= GIVEN TEXT =
In fact, the success of AAP is a very good example of the same. The party did not have enough money to go through the conventional advertising route of advertising on television and in newspapers. They came up with innovative ways of advertising which did not need a lot of money, like getting their volunteers to stand with banners of the party at strategic traffic points. They also advertised on autorickshaws, which was a cheap and effective way of reaching a large number of people.
In fact, they got spectacular coverage in the media by exposing corruption in business and crony capitalism. Arvind Kejriwal and the AAP were on the front pages of newspapers all over the country, for fairly long periods of time, over the last one year due to this. In the end, this strategy was overused, businessmen cracked the whip and finally a large section of the media stopped covering there exposures. The door to door campaign in Delhi that it carried out was also a spectacular public relations exercise.
As I said earlier, the big boys never really took the AAP seriously. They asked all the practical questions. Where would the AAP raise all the money to fight an election? How would they be able to put an effective organisation in place, in such a short period of time? How would they manage to achieve all that we have achieved in the last sixty to hundred years, in a period of one year?
The party did this and a lot more.
It raised money directly from people, something that has been unheard of in Indian politics. The party also innovated when it came to reaching out to people, something expected from a disruptive innovator. It organised small 
mohalla sabhas attended by a few hundred people at a time, all across Delhi. Of course, existing political parties used to large rallies, did not see much worth in organising events where at best a few hundred people turned up.
The AAP also used social media very effectively when it came to drumming up support, something no one other than Narendra Modi, has tried to do.

= WRITTEN INSTRUCTION =
Please write out the AAP passage word for word, starting with "The party did this" and going on through "people turned up.".

= INFORMATION SHOWN =
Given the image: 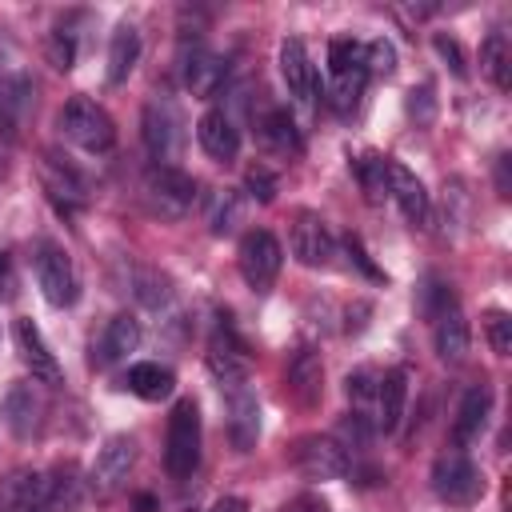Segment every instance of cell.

= EXERCISE RESULT =
The party did this and a lot more.
It raised money directly from people, something that has been unheard of in Indian politics. The party also innovated when it came to reaching out to people, something expected from a disruptive innovator. It organised small 
mohalla sabhas attended by a few hundred people at a time, all across Delhi. Of course, existing political parties used to large rallies, did not see much worth in organising events where at best a few hundred people turned up.